● **Description of the task**:
What is needed is an exact reproduction of the lines in the records below, starting at the line with "Juniors Freeze Mineral" and ending at the line with "Cabi red blouse size Small EUC.", both included, and nothing else; pictures stay out.

● **Stored data**:

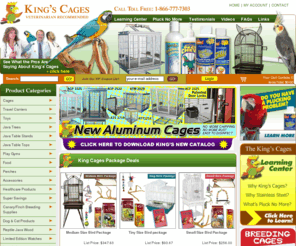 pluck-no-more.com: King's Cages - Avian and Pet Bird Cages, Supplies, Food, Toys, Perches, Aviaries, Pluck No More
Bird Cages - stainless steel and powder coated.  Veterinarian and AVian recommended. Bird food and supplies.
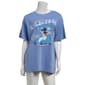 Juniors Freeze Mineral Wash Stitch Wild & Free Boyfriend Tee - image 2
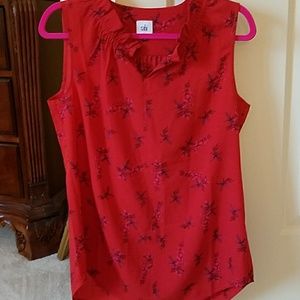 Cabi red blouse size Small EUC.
--
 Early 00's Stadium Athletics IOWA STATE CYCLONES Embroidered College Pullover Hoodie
==
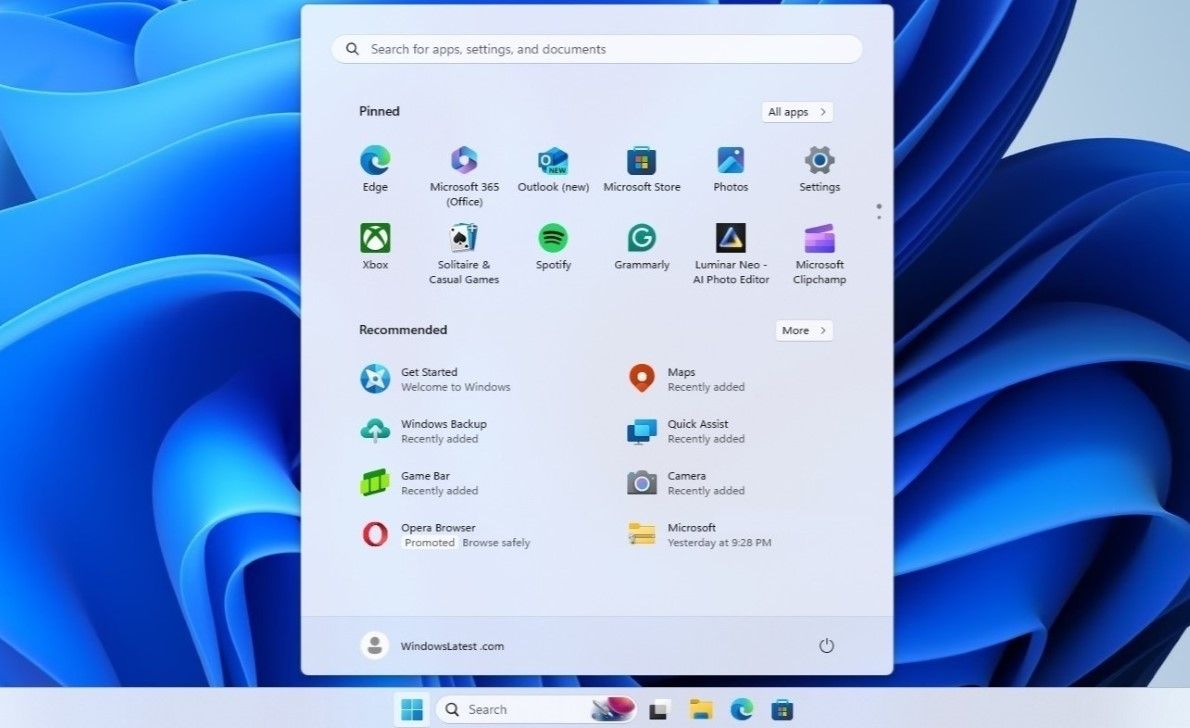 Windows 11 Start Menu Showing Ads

● **Task answer**:
 Juniors Freeze Mineral Wash Stitch Wild & Free Boyfriend Tee - image 2
 Cabi red blouse size Small EUC.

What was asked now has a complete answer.